Ese primer contacto con mi prójimo -creo que tengo derecho a utilizar el
término-, ese primer puente tendido directamente de un hombre a otro, de un
hombre a un conjunto de personajes, me llevó en esos años a interesarme cada
vez más por los mecanismos psicológicos que se pueden dar en los cuentos y en
las novelas, por explorar y avanzar en ese territorio -que es el más fascinante
de la literatura al fin y al cabo- en que se combina la inteligencia con la
sensibilidad de un ser humano y determina su conducta, todos sus juegos en la
vida, todas sus relaciones y sus interrelaciones, sus dramas de vida, de amor,
de muerte, su destino; su historia, en una palabra. Cada vez más deseoso de
ahondar en ese campo de la psicología de los personajes que estaba imaginando,
surgieron en mí una serie de preguntas que se tradujeron en dos novelas, porque
los cuentos no son nunca o casi nunca problemáticos: para los problemas están
las novelas, que los plantean y muchas veces intentan soluciones. La novela es
ese gran combate que libra el escritor consigo mismo porque hay en ella todo un
mundo, todo un universo en que se debaten juegos capitales del destino humano,
y si uso el término destino humano es porque en ese momento me di cuenta de que
yo no había nacido para escribir novelas psicológicas o cuentos psicológicos
como los hay y por cierto tan buenos. El solo hecho de manejar elementos en la
vida de algunos personajes no me satisfacía lo suficiente. Ya en "El
perseguidor", con toda su torpeza y su ignorancia, Johnny Carter se
plantea problemas que podríamos llamar "últimos". Él no entiende la
vida y tampoco entiende la muerte, no entiende por qué es un músico, quisiera
saber por qué toca como toca, por qué le suceden las cosas que le suceden. Por
ese camino entré en eso que con un poco de pedantería he calificado de etapa
metafísica, es decir, una autoindagación lenta, difícil y muy primaria -porque
yo no soy un filósofo ni estoy dotado para la filosofía- sobre el hombre, no
como simple ser viviente y actuante sino como ser humano, como ser en el
sentido filosófico, como destino, como camino dentro de un itinerario
misterioso.

Información extraída.
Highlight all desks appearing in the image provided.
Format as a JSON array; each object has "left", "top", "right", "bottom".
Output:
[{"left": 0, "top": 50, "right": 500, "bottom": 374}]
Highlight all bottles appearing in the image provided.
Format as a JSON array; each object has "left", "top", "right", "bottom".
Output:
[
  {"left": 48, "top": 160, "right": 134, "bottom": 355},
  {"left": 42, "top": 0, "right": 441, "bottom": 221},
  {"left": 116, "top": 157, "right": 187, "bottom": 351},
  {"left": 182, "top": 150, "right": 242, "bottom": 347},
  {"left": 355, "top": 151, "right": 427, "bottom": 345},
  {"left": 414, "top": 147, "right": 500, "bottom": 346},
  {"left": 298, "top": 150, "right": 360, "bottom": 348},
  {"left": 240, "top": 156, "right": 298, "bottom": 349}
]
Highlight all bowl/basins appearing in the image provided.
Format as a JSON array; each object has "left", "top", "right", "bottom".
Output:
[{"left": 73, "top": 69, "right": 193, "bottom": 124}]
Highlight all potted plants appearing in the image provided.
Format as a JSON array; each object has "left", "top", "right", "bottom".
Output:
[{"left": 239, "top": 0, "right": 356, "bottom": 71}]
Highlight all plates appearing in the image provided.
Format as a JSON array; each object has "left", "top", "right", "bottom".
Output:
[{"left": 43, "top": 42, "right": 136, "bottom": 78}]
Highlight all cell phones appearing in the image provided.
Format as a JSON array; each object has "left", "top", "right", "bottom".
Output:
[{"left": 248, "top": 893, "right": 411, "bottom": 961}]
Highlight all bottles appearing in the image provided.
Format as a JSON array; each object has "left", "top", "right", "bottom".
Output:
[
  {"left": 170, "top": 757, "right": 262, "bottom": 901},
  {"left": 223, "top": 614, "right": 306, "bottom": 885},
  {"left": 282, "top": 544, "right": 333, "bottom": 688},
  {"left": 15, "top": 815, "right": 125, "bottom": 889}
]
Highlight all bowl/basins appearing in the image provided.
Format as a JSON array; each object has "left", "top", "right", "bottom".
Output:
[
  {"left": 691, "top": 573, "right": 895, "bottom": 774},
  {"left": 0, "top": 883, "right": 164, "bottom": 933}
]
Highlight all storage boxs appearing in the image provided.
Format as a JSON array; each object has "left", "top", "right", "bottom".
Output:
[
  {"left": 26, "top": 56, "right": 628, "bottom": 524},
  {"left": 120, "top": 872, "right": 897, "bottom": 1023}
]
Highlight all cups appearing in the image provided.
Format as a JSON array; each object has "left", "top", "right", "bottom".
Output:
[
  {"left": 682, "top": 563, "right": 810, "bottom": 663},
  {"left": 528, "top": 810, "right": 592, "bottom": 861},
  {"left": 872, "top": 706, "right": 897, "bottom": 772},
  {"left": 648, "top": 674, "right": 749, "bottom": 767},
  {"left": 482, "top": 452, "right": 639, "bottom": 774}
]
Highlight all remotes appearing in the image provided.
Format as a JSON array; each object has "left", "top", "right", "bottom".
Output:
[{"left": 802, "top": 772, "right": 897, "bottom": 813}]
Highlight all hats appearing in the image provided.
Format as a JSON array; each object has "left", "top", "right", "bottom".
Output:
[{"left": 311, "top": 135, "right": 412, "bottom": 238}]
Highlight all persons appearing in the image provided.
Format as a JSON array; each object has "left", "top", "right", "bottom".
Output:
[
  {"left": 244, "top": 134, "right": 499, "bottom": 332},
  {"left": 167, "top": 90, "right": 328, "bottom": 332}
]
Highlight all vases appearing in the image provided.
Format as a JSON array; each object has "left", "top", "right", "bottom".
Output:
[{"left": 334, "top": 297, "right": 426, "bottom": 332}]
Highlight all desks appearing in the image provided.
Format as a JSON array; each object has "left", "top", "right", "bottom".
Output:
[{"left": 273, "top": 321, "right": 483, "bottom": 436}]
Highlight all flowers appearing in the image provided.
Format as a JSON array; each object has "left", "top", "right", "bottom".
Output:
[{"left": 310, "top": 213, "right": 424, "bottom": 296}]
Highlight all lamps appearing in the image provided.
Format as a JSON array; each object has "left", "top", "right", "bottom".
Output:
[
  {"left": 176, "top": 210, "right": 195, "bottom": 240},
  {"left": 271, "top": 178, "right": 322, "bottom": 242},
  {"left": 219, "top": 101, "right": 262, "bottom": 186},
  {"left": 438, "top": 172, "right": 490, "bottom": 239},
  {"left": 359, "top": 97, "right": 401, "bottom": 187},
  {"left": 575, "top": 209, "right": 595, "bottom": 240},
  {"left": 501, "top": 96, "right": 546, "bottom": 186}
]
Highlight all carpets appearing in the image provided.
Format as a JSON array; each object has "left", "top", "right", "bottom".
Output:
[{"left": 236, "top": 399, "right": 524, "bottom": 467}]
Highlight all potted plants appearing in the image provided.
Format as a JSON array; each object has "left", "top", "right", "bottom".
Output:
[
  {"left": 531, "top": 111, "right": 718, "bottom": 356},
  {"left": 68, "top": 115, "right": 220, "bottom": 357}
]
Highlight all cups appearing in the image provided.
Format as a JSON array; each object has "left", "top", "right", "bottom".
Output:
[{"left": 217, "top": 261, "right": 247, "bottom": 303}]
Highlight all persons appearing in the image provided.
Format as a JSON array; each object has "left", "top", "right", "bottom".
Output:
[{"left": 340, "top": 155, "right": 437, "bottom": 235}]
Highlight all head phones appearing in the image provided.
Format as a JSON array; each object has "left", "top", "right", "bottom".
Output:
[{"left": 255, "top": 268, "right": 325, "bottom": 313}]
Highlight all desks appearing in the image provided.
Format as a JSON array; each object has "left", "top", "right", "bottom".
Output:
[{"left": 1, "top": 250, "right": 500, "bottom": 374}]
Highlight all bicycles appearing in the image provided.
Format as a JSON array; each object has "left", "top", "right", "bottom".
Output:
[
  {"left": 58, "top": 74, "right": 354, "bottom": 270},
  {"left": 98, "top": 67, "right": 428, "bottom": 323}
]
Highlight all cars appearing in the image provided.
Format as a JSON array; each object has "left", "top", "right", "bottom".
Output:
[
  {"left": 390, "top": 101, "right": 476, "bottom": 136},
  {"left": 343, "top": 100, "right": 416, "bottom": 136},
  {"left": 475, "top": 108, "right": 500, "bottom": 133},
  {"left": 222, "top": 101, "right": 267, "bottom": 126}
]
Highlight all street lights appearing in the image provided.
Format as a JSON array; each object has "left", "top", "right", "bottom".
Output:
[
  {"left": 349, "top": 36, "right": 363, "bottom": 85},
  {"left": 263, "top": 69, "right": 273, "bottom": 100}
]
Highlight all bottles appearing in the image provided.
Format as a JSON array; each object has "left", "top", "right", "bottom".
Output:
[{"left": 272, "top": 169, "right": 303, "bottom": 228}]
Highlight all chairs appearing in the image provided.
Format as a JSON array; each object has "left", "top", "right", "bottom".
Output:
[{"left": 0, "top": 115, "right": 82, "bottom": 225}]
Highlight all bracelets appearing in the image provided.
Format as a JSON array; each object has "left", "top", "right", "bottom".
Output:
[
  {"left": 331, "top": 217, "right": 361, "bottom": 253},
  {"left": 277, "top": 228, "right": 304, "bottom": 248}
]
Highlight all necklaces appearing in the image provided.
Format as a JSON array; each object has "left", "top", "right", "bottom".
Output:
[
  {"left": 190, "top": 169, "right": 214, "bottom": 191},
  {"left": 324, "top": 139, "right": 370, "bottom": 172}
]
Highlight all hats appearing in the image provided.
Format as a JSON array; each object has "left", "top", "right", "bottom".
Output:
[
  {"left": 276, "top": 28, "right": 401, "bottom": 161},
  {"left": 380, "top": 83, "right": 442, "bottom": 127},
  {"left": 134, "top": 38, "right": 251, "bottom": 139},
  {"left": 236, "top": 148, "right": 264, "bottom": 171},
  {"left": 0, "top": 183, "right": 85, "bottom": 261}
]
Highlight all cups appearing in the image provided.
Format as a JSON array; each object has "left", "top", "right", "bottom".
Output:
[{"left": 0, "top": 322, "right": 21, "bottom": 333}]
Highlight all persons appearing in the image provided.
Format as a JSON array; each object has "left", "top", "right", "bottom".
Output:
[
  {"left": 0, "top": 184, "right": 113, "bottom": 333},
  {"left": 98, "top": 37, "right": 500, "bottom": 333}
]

El problema. Según el texto de lectura, ¿cómo considera al hombre la autoindagación de la etapa metafísica? Enumera todas las formas mencionadas, sin incluir la que se descarta.

Resultado del ejercicio.
- Como ser humano
- Como ser en el sentido filosófico
- Como destino
- Como camino dentro de un itinerario misterioso